Drigan has asked for the wisdom of the Perl Monks concerning the following question:

Hey Monks, I'm looking through a large amount of data on a regular basis to make sure that no copyrights get missed. To spot a line that has a copyright in it, I'm currently looking for this:

^(?=.*\Wcopyright(\W|ed\W)|\s\(c\)\s)(?=.*\D(19|20)\d\d\D)

This catches anything with a year from 1900 to 2099, and the words "Copyright", "Copyrighted", or, "(c)" This does the job, but . . . I'd like to crank up the speed any way that I can, and looking through a 100,000 character (binary) line twice seems a little unnecessary when I know that the year will be within 200 characters of the copyright announcement.

I thought I could anchor off of the copyright announcement, and then look at my previous 200 and next 200 characters to see if they contain a year, eliminating nearly half of my search zone for long strings.

Something like this:
^.*Wcopyright(\W|ed\W)|\s\(c\)\s((?=.{0,200}\D(19|20)\d\d\D)|(?<=.{0,200}\D(19|20)\d\d\D.{0,200}))

When I tried this, I got "Variable length lookbehind not implemented in regex"

How can I make this search more efficient?

Replies are listed 'Best First'.
Re: Lookaround Assertions
by moritz (Cardinal) on Jul 21, 2009 at 21:39 UTC
    You can try not use look-around assertions at all, for example by splitting it up into two ordinary alternatives:
    my $copyright = qr{\b copyright (?:ed)? \b }xi; my $date = qr{\b (?:19|20) \d\d \b }x; if ($str =~ s/$copyright.{0,200}$date|$date.{0,200}$copyright/) {...}

    You'd have to check with your real data if it's actually faster, but chances are that it will because it doesn't check every string position for a look-around.

    If you want to stick with your look-around approach, you can use look-aheads, which support variable width regexes.

OT: copyright parsing
by Your Mother (Archbishop) on Jul 21, 2009 at 21:56 UTC

    I'm the resident wet-blanket.
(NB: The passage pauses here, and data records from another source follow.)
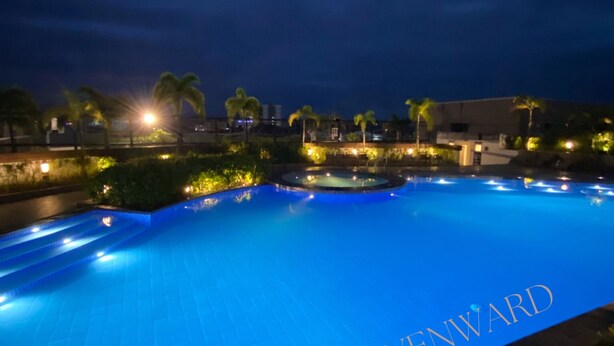 A nighttime view of a swimming pool with the name "HAVENWARD" visible on the water's edge. - Studio bedroom in Circulo Verde near Eastwood Quezon city. Pet-Friendly! (Quezon City)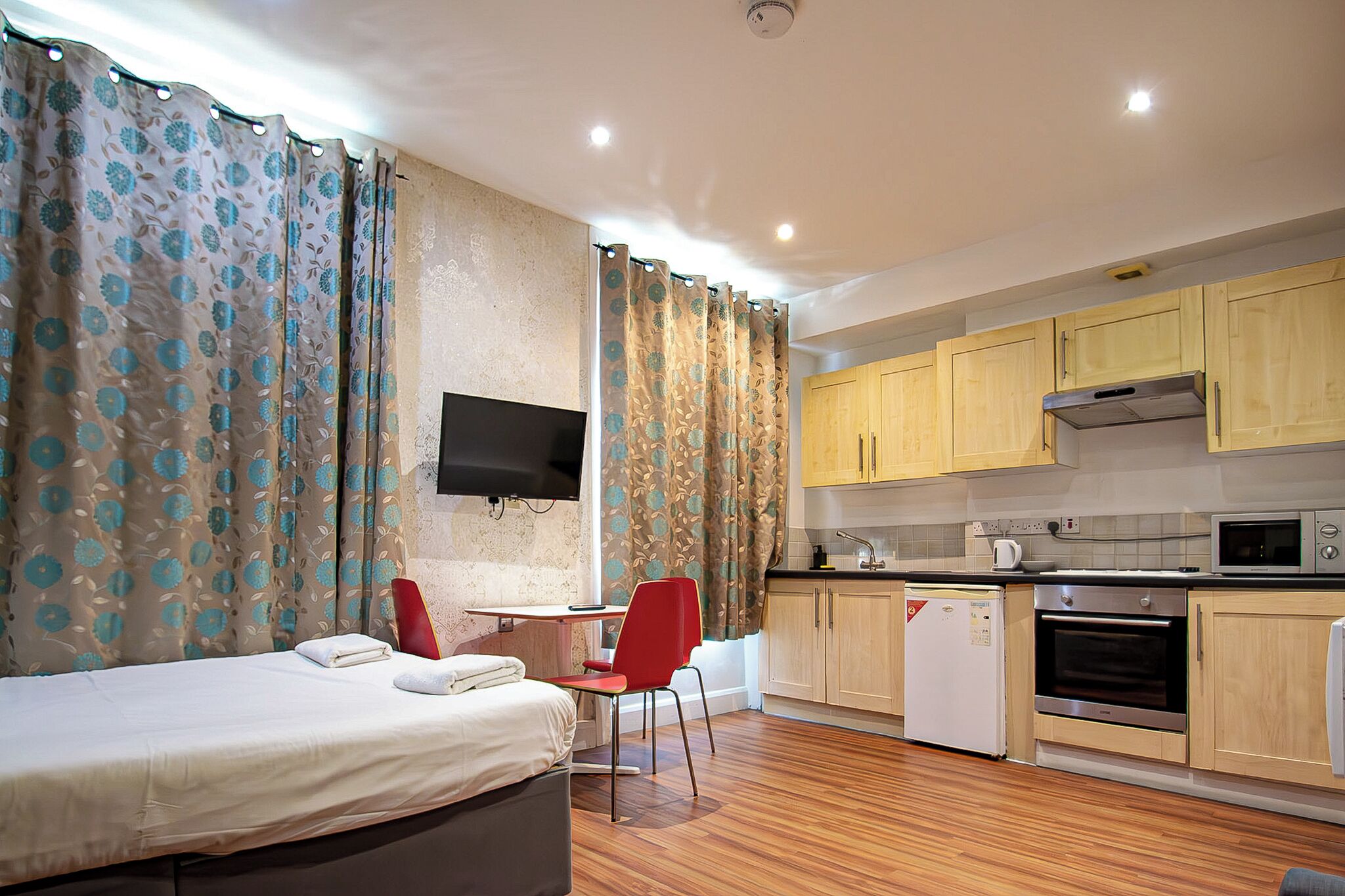 Habitación de hotel compacta con cama, un pequeño escritorio, una silla, kitchenette con microondas, horno y refrigerador, y televisor montado en la pared.
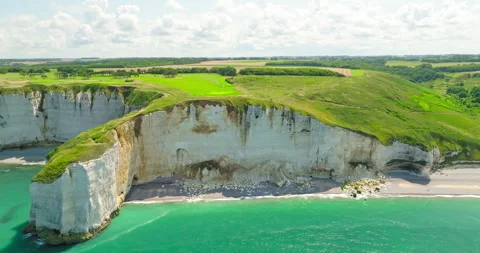 Etretats iconic chalk cliffs on a beautiful sunny day, slow camera pan, 4k Stock Footage 247647416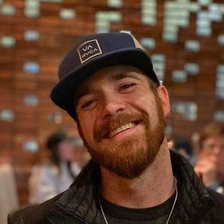 Corey Putney, founder of Corner Post Web, smiling in a navy cap and black jacket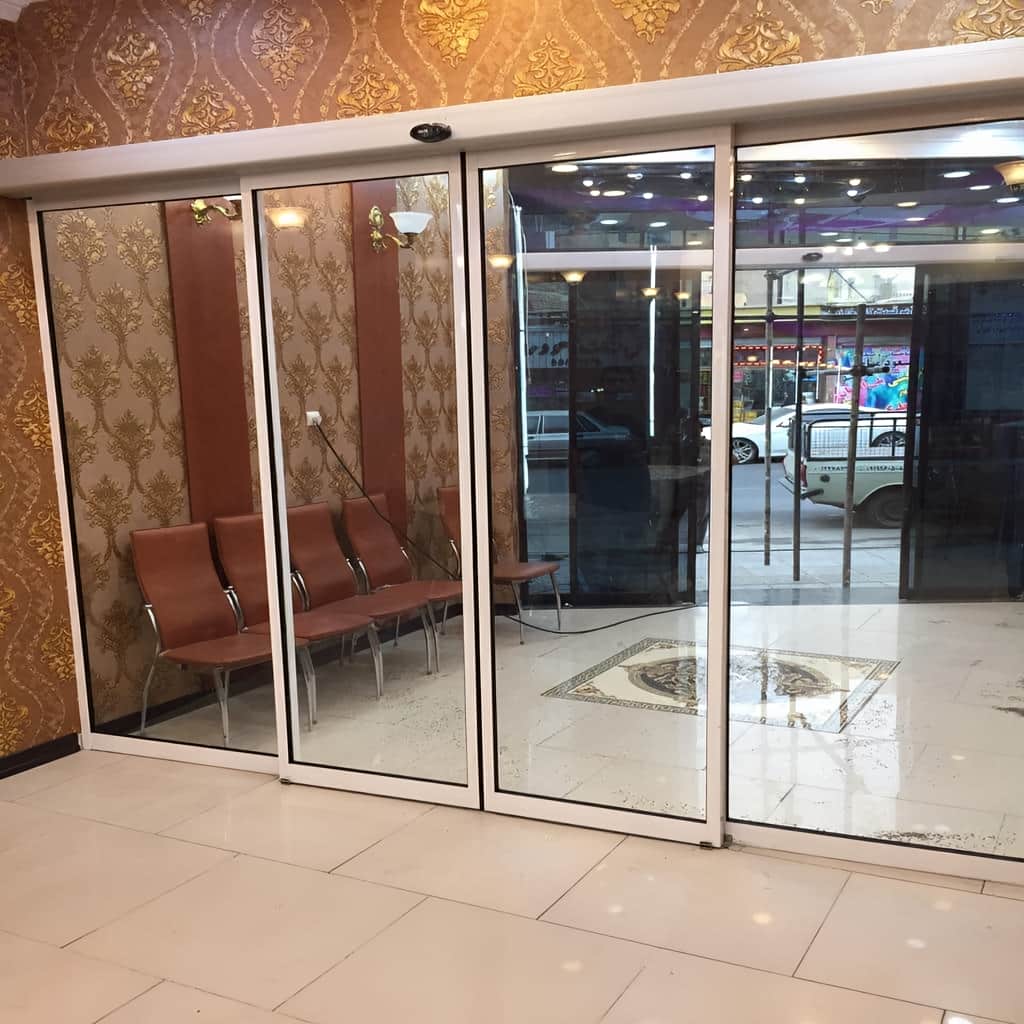 قیمت درب اتوماتیک شیشه ای کشویی در زاهدان با غلتک روان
I'm not sure what your project covers but putting a notice in the text is not a legal requirement to secure copyrights. So any text lacking the things you are looking for is quite likely to be copyrighted too. Be careful and if you or your employer is doing a serious project, get a lawyer to sign off on all your practices.

Re: Lookaround Assertions
by johngg (Canon) on Jul 21, 2009 at 21:40 UTC

    How about using substr to look only in a window around the copyright text, something like (not tested)

    my $pos; if ( $string =~ m{(?=.*\Wcopyright(\W|ed\W)|\s\(c\)\s)} ) { $pos = pos( $string ) - 200; $pos = 0 if $pos < 0; } else { warn qq{Copyright text not found\n}; next; # or whatever } my $date = $1 if substr( $string, $pos, 400 ) =~ m{\D((?:19|20)\d\d)\D};

    I hope this is useful.

    Cheers,

    JohnGG

    Update: Corrected warning line, I'd mixed double quotes and a qq{...} quoting construct :-/

Re: Lookaround Assertions
by AnomalousMonk (Archbishop) on Jul 22, 2009 at 01:27 UTC
    I like moritz's approach of completely avoiding the use of look-around assertions.

    However, if you are using 5.10 and absolutely must have a variable width look-behind, the  \K "keep" assertion (if that's the proper term) provides a way. See  (?<=pattern) \K in the Look Around Assertions section of perlre.